サンダイルでは、料理するだけでも石や木のアニマを引き出して行います。そのため、耐久力が尽きれば壊れますし、使う側も消耗します。しかし、鋼はアニマを使わずに斬れることに着目したギュスターヴ13世は、これまでになかった鋼の大剣作りに着手します。これが後の、アニマを使えない者たちでも戦える鋼鉄兵を生み出し、彼が鋼のギュスターヴと呼ばれることに繋がります。

実際、腕試しとして臨んだ盗賊との戦いにおいて、鋼の武器の優位性が際立ちました。攻撃力の高さに加えて劣化することなく、術を阻害する特性を持つ鋼だからこそ、術ダメージを半減化できました。術不能者であっても、術が使える者と渡り合えたことは大きな転機です。
ただし、基本的には術社会なので、ギュスターヴを始め、作中では鋼武器を有効に使えるキャラが限られています。


本作のバトルシステムもシリーズならではの技・術の閃き、連携は健在です。リマスター版では「連携演出」や「入場演出」をテンポアップすることでバトルを快適化されており、戦闘速度は「等速」「2倍」「3倍」から自由に選べます。またバトルだけでなく、MAP移動やイベントシーンも倍速で遊べるようになっています。


バトル開始時には、パーティ全員で戦う以外に、モンスターと1対1で戦う「デュエル」が選べます。
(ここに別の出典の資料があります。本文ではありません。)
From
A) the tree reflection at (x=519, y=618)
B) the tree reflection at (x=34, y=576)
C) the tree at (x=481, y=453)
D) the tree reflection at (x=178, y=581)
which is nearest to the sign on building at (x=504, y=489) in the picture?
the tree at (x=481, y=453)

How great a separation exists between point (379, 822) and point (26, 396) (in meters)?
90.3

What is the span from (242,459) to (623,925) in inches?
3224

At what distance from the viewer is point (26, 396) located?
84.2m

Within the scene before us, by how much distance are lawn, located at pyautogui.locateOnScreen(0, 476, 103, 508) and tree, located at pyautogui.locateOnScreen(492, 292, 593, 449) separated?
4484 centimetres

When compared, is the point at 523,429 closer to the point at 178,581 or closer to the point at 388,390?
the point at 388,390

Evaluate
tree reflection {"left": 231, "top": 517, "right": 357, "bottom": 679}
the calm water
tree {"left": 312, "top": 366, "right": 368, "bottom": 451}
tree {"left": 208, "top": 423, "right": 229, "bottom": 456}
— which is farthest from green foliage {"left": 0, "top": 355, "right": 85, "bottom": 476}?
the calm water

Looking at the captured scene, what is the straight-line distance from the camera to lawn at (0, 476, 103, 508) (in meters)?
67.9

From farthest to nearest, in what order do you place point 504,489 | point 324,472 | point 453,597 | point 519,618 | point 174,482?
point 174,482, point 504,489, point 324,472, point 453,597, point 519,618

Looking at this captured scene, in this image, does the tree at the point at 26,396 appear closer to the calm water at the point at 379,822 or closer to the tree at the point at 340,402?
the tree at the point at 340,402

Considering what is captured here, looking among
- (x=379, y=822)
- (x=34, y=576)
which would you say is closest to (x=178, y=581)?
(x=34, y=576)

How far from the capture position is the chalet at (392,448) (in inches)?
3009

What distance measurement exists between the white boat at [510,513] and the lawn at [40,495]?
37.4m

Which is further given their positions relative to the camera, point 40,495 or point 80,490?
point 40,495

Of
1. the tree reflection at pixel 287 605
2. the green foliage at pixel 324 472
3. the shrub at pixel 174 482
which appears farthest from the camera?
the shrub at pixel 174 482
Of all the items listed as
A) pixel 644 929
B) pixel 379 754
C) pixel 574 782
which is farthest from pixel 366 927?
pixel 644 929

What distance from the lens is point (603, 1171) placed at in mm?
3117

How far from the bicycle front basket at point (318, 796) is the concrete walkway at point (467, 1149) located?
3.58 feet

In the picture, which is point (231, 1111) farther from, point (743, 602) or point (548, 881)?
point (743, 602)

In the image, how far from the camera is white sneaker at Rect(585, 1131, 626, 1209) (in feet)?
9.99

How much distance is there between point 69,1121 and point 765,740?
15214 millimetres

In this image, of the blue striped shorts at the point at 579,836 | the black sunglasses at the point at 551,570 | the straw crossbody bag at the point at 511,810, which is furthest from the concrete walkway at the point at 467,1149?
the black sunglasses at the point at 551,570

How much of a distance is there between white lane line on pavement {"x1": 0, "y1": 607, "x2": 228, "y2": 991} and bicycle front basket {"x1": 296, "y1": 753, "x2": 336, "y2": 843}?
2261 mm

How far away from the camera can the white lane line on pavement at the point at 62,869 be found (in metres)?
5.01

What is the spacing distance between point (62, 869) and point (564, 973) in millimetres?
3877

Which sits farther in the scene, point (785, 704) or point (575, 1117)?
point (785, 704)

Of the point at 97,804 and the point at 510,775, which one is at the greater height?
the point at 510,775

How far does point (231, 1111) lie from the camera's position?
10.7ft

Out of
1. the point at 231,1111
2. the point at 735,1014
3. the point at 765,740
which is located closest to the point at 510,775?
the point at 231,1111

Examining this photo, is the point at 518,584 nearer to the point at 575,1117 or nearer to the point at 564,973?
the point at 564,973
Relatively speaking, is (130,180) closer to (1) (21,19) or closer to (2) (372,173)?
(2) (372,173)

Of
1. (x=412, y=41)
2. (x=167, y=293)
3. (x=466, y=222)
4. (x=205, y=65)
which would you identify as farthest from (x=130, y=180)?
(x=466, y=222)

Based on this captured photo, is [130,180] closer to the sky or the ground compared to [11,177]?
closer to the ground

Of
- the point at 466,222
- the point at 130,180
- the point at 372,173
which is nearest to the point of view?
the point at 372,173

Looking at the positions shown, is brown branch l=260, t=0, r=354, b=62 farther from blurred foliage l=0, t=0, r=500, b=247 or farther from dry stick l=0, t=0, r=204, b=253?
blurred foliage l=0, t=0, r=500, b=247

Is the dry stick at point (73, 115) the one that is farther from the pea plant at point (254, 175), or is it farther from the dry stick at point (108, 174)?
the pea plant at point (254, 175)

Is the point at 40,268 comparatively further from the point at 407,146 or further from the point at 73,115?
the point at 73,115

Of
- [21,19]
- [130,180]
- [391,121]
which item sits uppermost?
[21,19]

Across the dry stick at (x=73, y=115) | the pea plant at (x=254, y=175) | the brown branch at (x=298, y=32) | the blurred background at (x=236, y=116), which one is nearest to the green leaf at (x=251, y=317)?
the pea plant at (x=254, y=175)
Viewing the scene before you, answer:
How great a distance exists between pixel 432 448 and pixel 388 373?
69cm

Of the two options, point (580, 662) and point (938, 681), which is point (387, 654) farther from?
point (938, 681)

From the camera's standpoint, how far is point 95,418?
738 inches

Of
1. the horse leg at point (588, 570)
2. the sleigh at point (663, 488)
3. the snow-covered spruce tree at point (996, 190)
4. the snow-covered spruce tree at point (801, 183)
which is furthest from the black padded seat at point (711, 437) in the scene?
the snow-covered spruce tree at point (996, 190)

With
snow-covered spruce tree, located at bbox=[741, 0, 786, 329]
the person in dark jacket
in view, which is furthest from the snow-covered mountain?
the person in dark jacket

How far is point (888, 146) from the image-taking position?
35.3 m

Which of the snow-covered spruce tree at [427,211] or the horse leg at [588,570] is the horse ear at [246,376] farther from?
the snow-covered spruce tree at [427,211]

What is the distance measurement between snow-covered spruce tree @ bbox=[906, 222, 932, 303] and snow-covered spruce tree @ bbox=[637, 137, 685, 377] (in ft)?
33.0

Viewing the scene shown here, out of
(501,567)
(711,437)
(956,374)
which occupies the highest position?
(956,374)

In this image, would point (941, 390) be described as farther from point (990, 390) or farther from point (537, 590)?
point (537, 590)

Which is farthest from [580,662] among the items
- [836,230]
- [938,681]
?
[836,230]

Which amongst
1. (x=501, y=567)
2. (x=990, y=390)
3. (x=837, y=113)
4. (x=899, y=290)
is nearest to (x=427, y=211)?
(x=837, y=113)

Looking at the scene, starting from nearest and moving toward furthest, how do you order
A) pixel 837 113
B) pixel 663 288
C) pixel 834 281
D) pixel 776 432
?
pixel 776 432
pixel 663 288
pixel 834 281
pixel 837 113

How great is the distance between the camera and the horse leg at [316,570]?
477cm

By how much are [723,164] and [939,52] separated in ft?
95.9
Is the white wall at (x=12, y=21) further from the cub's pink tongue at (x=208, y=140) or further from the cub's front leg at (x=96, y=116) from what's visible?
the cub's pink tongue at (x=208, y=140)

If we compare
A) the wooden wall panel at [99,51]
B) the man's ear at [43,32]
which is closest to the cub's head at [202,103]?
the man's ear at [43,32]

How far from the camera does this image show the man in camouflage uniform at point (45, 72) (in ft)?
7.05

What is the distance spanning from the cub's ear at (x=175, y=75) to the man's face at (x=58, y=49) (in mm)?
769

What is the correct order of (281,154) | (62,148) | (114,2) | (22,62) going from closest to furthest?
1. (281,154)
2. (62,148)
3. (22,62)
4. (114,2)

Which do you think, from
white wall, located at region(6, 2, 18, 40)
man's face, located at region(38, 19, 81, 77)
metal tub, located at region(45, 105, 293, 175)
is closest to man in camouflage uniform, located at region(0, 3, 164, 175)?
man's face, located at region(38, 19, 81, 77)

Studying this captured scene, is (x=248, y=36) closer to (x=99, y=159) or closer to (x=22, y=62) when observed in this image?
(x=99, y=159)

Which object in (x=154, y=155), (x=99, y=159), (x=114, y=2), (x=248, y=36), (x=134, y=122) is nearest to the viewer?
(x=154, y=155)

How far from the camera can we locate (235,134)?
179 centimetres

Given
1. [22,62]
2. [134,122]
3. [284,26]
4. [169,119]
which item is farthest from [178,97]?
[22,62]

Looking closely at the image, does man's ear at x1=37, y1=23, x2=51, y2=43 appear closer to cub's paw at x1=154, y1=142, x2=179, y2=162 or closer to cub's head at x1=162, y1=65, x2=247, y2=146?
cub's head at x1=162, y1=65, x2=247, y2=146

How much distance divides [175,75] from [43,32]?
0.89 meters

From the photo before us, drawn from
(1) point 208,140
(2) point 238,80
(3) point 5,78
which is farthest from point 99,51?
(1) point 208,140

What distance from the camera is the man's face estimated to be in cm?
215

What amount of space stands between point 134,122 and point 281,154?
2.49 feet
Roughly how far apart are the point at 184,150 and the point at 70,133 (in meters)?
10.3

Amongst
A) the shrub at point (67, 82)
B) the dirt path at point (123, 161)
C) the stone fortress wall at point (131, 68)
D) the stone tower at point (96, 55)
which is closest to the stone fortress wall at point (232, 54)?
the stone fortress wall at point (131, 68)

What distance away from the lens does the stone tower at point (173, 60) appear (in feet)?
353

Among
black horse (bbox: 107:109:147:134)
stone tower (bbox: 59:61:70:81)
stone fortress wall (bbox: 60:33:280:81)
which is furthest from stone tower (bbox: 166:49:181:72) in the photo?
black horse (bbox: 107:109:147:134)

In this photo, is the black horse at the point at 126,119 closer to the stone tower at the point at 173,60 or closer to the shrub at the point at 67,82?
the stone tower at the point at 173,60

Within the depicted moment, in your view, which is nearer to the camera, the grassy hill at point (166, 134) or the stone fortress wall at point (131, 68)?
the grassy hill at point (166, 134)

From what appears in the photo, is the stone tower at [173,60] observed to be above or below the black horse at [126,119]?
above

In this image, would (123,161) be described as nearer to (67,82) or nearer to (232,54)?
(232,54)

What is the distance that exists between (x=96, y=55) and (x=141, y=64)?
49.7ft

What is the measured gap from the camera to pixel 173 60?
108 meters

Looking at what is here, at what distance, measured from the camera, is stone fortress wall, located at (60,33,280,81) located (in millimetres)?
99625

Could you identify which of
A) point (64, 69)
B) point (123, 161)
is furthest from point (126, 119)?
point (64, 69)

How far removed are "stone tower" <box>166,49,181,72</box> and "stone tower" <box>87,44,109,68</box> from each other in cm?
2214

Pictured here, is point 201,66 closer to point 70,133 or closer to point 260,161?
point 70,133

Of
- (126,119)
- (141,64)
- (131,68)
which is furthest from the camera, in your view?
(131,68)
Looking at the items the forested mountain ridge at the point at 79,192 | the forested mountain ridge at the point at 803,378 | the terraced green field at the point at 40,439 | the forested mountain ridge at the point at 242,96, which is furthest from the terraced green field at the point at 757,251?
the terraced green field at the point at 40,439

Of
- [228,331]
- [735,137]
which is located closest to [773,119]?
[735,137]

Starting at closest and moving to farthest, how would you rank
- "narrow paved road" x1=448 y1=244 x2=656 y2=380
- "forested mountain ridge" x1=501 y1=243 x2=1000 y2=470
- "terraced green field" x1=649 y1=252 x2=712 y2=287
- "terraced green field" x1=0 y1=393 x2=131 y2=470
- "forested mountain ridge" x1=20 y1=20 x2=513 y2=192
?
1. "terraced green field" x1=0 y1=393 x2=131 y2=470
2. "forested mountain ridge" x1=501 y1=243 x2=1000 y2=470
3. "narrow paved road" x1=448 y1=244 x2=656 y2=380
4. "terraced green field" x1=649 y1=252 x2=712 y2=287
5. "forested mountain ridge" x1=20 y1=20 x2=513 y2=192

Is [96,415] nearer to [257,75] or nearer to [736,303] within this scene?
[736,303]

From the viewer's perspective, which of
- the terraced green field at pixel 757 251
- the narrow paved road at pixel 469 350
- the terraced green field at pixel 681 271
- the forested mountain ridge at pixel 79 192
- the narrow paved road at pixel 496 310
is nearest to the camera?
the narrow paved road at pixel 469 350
新たな技や術を習得しやすいというだけでなく、他のパーティーキャラの消耗を抑えることができる、バトル時間の短縮といったメリットがあります。ただ、均等にキャラを育てたい、連携を繋げたいならパーティ全員で戦うのがおすすめです。

なお、ギュスターヴ編で主要なプレイアブルキャラクターとなるギュスターヴ13世やケルヴィンは、最後まで育成することができないだけでなく、育てなくてもストーリーが進むと(年齢を重ねて)勝手に成長しています。なので、シナリオの進行では育成に力を注ぐ機会があまりないと思われがちですが、技や術の閃きは引き継げますし、後述する「成長能力継承」というリマスター版の新追加要素があるのでギュスターヴ13世を中心に可能な限り育成を重ねるとウィル編の進行が楽になるでしょう。
母の死をきっかけにギュスターヴは変わる

ギュスターヴ13世が15歳の時に同じ南大陸のヤーデに移住し、親友となるケルヴィン(ヤーデ伯の嫡子)とも出会います。そして、19歳の時に母の死を迎えます。

自分のせいで苦労をかけ、寂しく死んでいく母に合わせる顔がないと嘆くギュスターヴ13世。初めてプレイした時はそこまで母ソフィーの生き方に思いを巡らすことはありませんでしたが、ちょうどリマスター版のプレイをする直前に筆者も母を亡くしたことで、この時のギュスターヴの後悔や顔向けのできなさを想像することができました。年齢を重ねたことで同じシーンであっても、見え方や感情移入するポイントが変わるのは、改めてリマスター版をプレイする醍醐味です。


最後までギュスターヴ13世を心配し、ケルヴィンやレスリー、フリンたちを大事にするように伝える母ソフィー。

フィニー王国に置いてきてしまった、ギュスターヴ13世の弟・フィリップ、妹のマリーにもよろしくと伝え、最後まで夫であるギュスターヴ12世への恨み言ひとつ言わない姿が印象的でした。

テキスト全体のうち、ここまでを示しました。